Awesome! it works now, appreciate it.

Hello,
I had my 10X 3' data with cell ranger arc and I am using the bam file as input for TRUST4. Can you point out what is the barcode in this bam file? it's not CB nor B0

:~/data/sc_counts/MM1_counts/outs$ samtools view possorted_genome_bam.bam | head -n 2 VH00461:12:AAAHWJNHV:2:1109:12134:36477 16 chr1 10017 1 90M * 0 0 CCTAACCCTAACCCTAACCCTAACCCTAACCCTAACCCTAACCCTAACCCTAACCCTAACCCTAACCCTAACCCTAACCCTAACACTAAC CCCCCCCCCCCCCCCCCCCCCCCCCCCCCCCCCCCCCCCCCCCCCCCCCCCCCCCCCCCCCCCCCCCCCCCCCCCCCCCCCCCCCCCC-C NH:i:3 HI:i:1 AS:i:86 nM:i:1 RG:Z:MM_no_HR_937961_counts:0:1:AAAHWJNHV:2 RE:A:I xf:i:0 CR:Z:AACCTAACCATCTAAC CY:Z:CCCCCCCCCCCCCCCC UR:Z:CTAACCCTAACC UY:Z:CCCCCCCCCCCC UB:Z:CTAACCCTAACC VH00461:12:AAAHWJNHV:1:1205:42885:1530 0 chr1 10022 1 5S85M * 0 0 GACAGCCCTAACCCTAACCCTAACCCTAACCCTAACCCTAACCCTAACCCTAACCCTAACCCTAACCCTAACCCTAACCCTAACCCTAAC CCCCCCCCCCCCCCCCCCCCCCCCCCCCCCCC;C;CCCCCCCCCCC;CCCCCCCCCCCCCCCCC--CCCCCCC-CCCCCCCC-CCC--CC NH:i:4 HI:i:1 AS:i:83 nM:i:0 RG:Z:MM_no_HR_937961_counts:0:1:AAAHWJNHV:1 RE:A:I xf:i:0 CR:Z:CCTTTAGGTAAACTTT CY:Z:CCCC;;CCC-;-CCC- UR:Z:AAGGGTAATATA UY:Z:C-CCC;;CCCC- UB:Z:AAGGGTAATATA

Hi @RaghadShu , is your bam file from 10x cellranger? They usually put the CB in the field as the corrected barcode. I guess for the entries you show, their barcodes could not be corrected, so you don't see the CB:Z:XXX field. If you check more alignments, probably you will see them.

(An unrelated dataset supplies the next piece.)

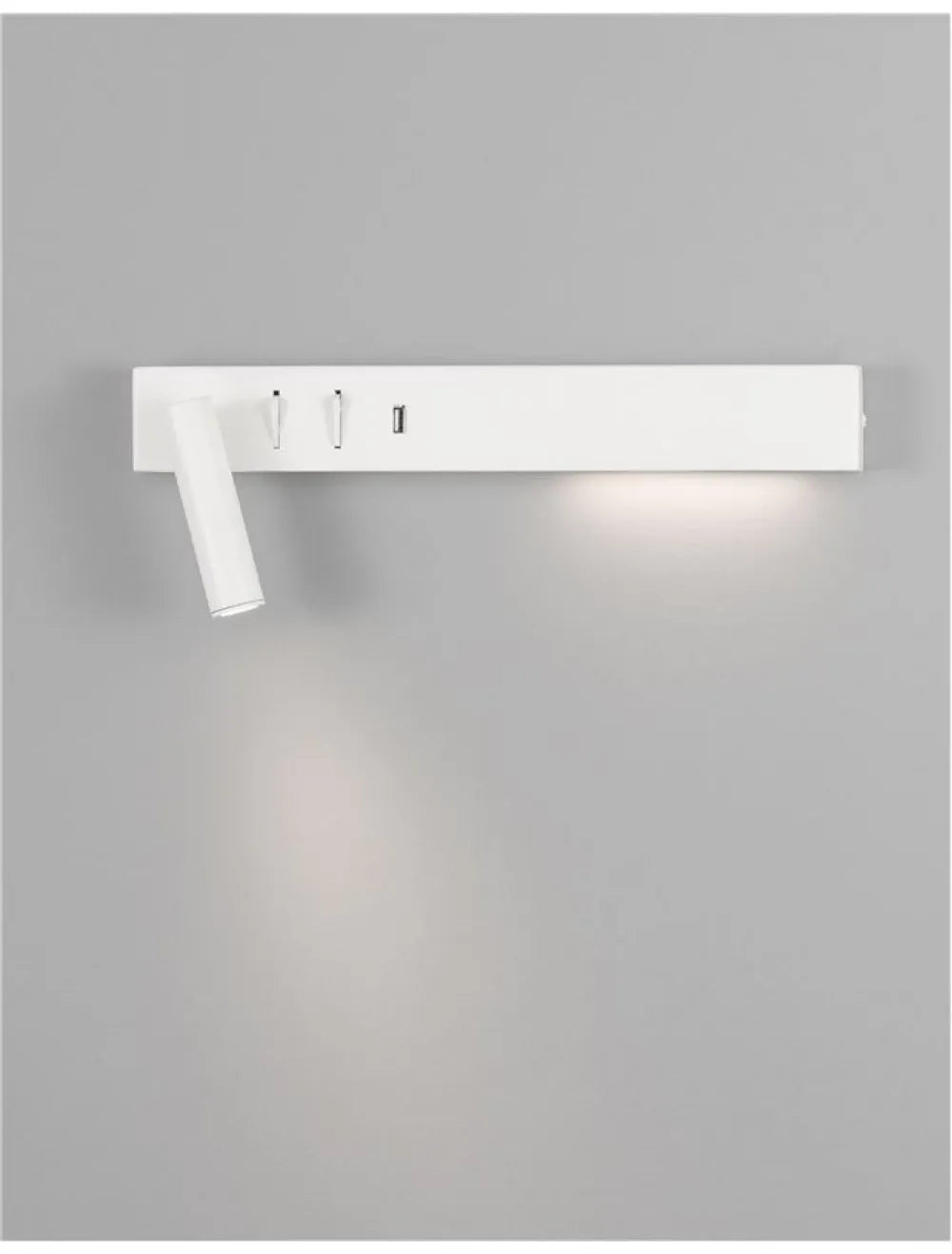 Aplica de perete structura din Metal Alb si abajur din Acrilic  H8xL35cm IP20 8W 560lm 3000k VIDA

Hi @mourisl, yes it's from cellranger ARC. Seems like you're right, I did head n -10 and it showed the CB:Z:xxxx field.
Also a trivial issue was that I was running with -barcode rather than --barcode. Seems to be recognizing the CB tags now. Many thanks!!!